Revision Letter to Reviewer 3:

 

Thank you very much for your detailed review. Your remarks have helped us realize two important issues regarding our report.

 

The first is that the paper is overly worded, and the second is the lack of explanation of the originality of this report.

 

First, the results reported in this paper consisted of only a few cases and were obtained via a questionnaire survey. Although similar preliminarily reports have been published with the same number of cases as this report, the results should not be stated categorically, and it should be clearly emphasized that a larger number of cases should be investigated. We have added this information to the Abstract and Discussion section.

 

Next, we would like to discuss the originality of this paper. As the reviewers pointed out, there are many papers on the exoscope alone that have already been published. However, to our knowledge, there is no report on the significance or usefulness of the simultaneous use of an exoscope and an endoscope. Microsurgery in the field of neurosurgery has been performed since the 1950s, but the usefulness of endoscopy combined with microsurgery has only recently been reported in the 1990s, and new studies are still being reported to this day [10,11]. For this reason, we believe that our paper offers a different informational value from those of the many papers on exoscope alone. We have added a note on this point in the Introduction and Discussion section.

Round 2

Reviewer 1 Report

Thank for providing a revised version of the manuscript. I appreciate that you have statistically reanalyzed the questionnaire results. However, the aspect of responsible surgeons is not addressed. As far as I understand the manuscript there was one responsible senior surgeon but the performing surgeon could have changed. Thus, it reduces the OR per surgeons to a level not allowing a learning curve. 

Author Response

Thank you very much for your detailed review.

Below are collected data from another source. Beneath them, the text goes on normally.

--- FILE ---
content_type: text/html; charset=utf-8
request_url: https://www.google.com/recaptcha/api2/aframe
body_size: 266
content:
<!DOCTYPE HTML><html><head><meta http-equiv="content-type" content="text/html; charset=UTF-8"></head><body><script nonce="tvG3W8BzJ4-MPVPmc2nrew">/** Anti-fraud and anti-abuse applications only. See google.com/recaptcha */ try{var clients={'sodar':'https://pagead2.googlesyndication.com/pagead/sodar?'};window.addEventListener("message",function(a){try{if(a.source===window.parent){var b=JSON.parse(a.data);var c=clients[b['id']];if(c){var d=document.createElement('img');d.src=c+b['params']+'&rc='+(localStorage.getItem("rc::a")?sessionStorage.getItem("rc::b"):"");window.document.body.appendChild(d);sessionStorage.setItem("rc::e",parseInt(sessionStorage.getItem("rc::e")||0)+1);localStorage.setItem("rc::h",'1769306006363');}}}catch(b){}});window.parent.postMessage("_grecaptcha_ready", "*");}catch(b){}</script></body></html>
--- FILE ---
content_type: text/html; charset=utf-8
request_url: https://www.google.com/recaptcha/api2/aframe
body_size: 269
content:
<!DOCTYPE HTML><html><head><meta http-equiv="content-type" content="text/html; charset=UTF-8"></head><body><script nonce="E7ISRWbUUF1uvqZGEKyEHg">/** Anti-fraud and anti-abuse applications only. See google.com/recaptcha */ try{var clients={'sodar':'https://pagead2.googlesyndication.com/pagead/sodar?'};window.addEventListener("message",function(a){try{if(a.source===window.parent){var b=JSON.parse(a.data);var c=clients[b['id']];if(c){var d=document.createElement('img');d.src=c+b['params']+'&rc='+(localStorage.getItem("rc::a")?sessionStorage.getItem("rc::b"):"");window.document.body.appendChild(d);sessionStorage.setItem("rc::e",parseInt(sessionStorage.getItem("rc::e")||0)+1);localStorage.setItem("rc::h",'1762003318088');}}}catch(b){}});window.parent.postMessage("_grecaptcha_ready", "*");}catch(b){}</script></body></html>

We have added sentences regarding the responsible surgeons (P3, L133-136).

Reviewer 2 Report

Ok

Author Response

Thank you very much for your detailed review.

Reviewer 3 Report

Unfortunately, my remarkes were not answered.

Author Response

We apologize for misunderstanding the aforementioned remarks. We have removed and completely rewritten the conclusion section, as suggested (P9, L319-323). The conclusion section of the abstract was also rewritten (P1, L24-28).